Para mahasiswa ditempatkan di mitra strategis di daerah seperti Makassar, Bogor, Bandung, Jogja, Solo, Semarang, Jember, Bali, Lombok, serta Kabupaten Sidoarjo dan Gresik.
Salah satu program unggulan dalam PKKM ini adalah Ekstensifikasi Kompetensi Studi Independen Mahasiswa (EKSIM) atau magang berbasis penelitian yang dirancang untuk memberikan pengalaman langsung dalam mengembangkan kompetensi di lapangan.
Di Bogor, tiga mahasiswa Unesa yakni Marshanda Putri Devita Sari, Anisa Aprilia Fiorensieka, dan Miftaqul Fauzi ditugaskan melakukan penelitian di SMA Kornita IPB selama tiga bulan, mulai 1 September hingga 30 November 2024.
Marshanda Putri Devita Sari meneliti implementasi aplikasi Daftar Cek Masalah (DCM) berbasis Excel di SMA Kornita IPB sebagai bagian dari manajemen layanan khusus yang digunakan guru bimbingan konseling.
“Saya banyak belajar tentang bagaimana aplikasi ini mempermudah guru bimbingan konseling untuk mengidentifikasi masalah siswa. Tantangannya adalah bagaimana aplikasi DCM dapat digunakan secara efektif meskipun masih adanya keterbatasan.” ungkapnya.
Sementara itu, Anisa Aprilia Fiorensieka berfokus pada pengelolaan media sosial Instagram untuk membangun citra sekolah di SMA Kornita IPB. Ia mendalami aspek perencanaan, pengorganisasian, pelaksanaan, dan pengawasan dalam pengelolaan media sosial.
“Lewat penelitian ini, saya memahami pentingnya pengelolaan media sosial sebagai sarana komunikasi sekolah dengan masyarakat luas.” jelas Anisa.
Miftaqul Fauzi meneliti pengembangan kompetensi kepala sekolah melalui sistem berbasis website bernama SIPAKES di wilayah Dramaga, Bogor. Penelitiannya menekankan pentingnya teknologi dalam mendukung pengelolaan sekolah.
“Saya harap dengan adanya SIPAKES dapat menjadi solusi praktis untuk meningkatkan kompetensi kepala sekolah di era digital,” ujarnya.
Program ini tidak hanya menghasilkan laporan penelitian berupa skripsi dan artikel ilmiah yang akan dipublikasikan di jurnal nasional maupun internasional, tetapi juga memberikan kontribusi nyata terhadap pengembangan teknologi dan manajemen pendidikan.
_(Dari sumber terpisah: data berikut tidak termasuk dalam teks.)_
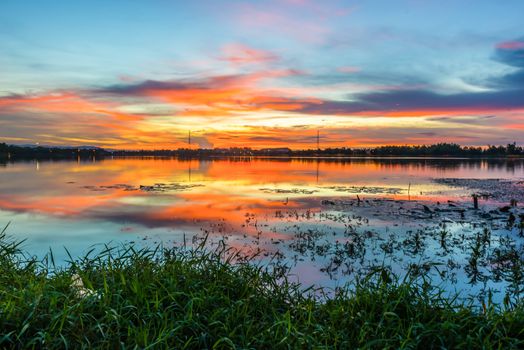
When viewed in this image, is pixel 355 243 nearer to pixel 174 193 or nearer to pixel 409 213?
pixel 409 213

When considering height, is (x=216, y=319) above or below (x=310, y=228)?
above

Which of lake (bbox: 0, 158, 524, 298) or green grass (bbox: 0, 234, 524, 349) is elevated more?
green grass (bbox: 0, 234, 524, 349)

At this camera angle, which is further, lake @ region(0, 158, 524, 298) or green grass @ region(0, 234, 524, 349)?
lake @ region(0, 158, 524, 298)

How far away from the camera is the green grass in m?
4.61

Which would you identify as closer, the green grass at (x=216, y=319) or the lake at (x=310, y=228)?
the green grass at (x=216, y=319)

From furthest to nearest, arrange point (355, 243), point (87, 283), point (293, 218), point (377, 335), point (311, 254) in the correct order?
1. point (293, 218)
2. point (355, 243)
3. point (311, 254)
4. point (87, 283)
5. point (377, 335)

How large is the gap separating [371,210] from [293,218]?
4.54 m

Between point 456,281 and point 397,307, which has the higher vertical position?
point 397,307

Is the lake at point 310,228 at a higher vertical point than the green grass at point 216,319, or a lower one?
lower

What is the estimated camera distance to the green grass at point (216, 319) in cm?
461

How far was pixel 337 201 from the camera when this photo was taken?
22922 millimetres

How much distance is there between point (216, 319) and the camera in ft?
17.3

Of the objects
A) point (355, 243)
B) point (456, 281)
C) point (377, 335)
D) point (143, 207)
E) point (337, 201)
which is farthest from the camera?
point (337, 201)

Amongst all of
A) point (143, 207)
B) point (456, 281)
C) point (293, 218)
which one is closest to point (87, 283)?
point (456, 281)
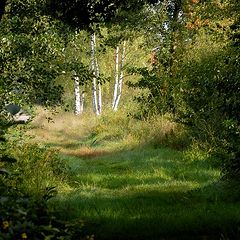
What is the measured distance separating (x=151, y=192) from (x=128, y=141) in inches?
442

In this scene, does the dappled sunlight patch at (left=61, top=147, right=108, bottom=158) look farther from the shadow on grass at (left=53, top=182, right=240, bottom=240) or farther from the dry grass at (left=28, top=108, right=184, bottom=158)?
the shadow on grass at (left=53, top=182, right=240, bottom=240)

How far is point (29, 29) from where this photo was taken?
12.6 m

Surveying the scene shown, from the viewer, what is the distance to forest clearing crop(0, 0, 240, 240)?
669 centimetres

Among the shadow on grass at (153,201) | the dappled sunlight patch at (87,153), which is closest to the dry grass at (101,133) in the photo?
the dappled sunlight patch at (87,153)

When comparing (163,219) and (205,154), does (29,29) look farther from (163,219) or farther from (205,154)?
(163,219)

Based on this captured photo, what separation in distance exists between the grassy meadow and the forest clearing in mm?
26

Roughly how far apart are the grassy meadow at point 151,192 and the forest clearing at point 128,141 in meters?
0.03

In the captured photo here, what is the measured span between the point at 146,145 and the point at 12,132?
7860mm

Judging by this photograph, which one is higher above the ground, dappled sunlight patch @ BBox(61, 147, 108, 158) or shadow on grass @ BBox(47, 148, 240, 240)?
dappled sunlight patch @ BBox(61, 147, 108, 158)

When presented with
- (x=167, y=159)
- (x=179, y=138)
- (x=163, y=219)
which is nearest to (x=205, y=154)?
(x=167, y=159)

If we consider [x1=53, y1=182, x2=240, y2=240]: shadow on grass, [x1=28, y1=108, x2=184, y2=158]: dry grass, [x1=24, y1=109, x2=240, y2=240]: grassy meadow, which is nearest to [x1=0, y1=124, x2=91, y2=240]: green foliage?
[x1=24, y1=109, x2=240, y2=240]: grassy meadow

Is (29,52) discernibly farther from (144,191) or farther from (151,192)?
(151,192)

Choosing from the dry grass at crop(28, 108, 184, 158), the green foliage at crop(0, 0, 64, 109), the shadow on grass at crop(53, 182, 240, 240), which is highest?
the green foliage at crop(0, 0, 64, 109)

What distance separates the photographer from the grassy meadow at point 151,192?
6.85 meters
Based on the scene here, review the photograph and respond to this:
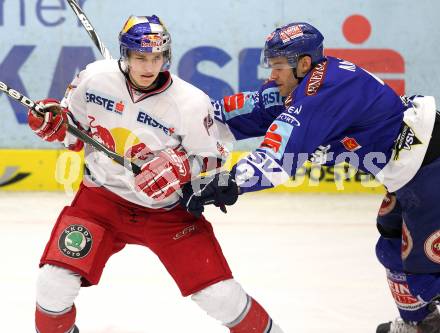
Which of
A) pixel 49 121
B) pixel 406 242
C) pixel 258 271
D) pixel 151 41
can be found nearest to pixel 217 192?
pixel 151 41

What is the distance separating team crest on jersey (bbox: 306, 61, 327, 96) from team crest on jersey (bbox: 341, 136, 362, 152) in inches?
9.4

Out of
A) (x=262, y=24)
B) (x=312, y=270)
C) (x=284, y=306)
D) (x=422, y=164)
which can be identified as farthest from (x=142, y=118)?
(x=262, y=24)

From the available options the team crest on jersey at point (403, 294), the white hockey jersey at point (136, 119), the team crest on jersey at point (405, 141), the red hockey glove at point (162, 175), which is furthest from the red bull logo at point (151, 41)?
the team crest on jersey at point (403, 294)

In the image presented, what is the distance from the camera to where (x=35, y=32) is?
607 cm

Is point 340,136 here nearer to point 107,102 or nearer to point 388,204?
point 388,204

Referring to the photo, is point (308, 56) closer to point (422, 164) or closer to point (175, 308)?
point (422, 164)

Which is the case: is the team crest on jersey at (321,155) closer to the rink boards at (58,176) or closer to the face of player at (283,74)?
the face of player at (283,74)

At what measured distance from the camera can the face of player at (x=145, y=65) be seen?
3.07 metres

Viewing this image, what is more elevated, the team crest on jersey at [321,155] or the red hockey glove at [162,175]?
the team crest on jersey at [321,155]

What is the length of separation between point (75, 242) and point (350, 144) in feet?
3.26

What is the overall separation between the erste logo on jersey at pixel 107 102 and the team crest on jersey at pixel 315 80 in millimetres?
669

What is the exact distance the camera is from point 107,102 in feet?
10.5

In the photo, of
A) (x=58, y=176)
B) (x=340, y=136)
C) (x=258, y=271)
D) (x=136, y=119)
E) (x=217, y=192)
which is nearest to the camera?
(x=217, y=192)

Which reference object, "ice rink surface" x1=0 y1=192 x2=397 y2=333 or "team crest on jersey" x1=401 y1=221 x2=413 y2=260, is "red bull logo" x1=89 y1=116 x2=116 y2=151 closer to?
"ice rink surface" x1=0 y1=192 x2=397 y2=333
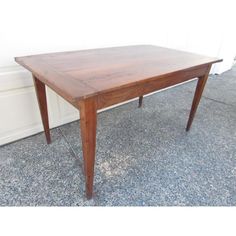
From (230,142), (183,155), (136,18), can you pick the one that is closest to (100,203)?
(183,155)

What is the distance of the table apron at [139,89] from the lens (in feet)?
2.72

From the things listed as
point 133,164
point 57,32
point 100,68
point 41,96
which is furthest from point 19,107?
point 133,164

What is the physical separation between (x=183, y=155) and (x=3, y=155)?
137 centimetres

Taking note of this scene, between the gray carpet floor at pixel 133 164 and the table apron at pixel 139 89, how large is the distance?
602mm

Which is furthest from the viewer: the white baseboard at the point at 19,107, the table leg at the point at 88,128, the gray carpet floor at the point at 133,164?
→ the white baseboard at the point at 19,107

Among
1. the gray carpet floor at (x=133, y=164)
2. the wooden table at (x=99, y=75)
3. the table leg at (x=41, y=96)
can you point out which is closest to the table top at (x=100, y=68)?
the wooden table at (x=99, y=75)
Menurut Dr. Kaniati Amalia, M.Pd. dosen pembimbing dari Unesa, kolaborasi ini merupakan langkah penting dalam menciptakan solusi inovatif.
“Kami melihat potensi besar dari sinergi antara Unesa dan IPB dalam memecahkan tantangan pendidikan global. Mahasiswa tidak hanya belajar, tetapi juga berkontribusi langsung untuk mengatasi masalah nyata di dunia pendidikan,” tuturnya.
Program ini menjadi bukti bahwa kerja sama antarinstitusi pendidikan mampu membuka wawasan baru, memberikan pengalaman unik bagi mahasiswa, serta membawa dampak positif bagi pengembangan teknologi pendidikan di masa depan.(*)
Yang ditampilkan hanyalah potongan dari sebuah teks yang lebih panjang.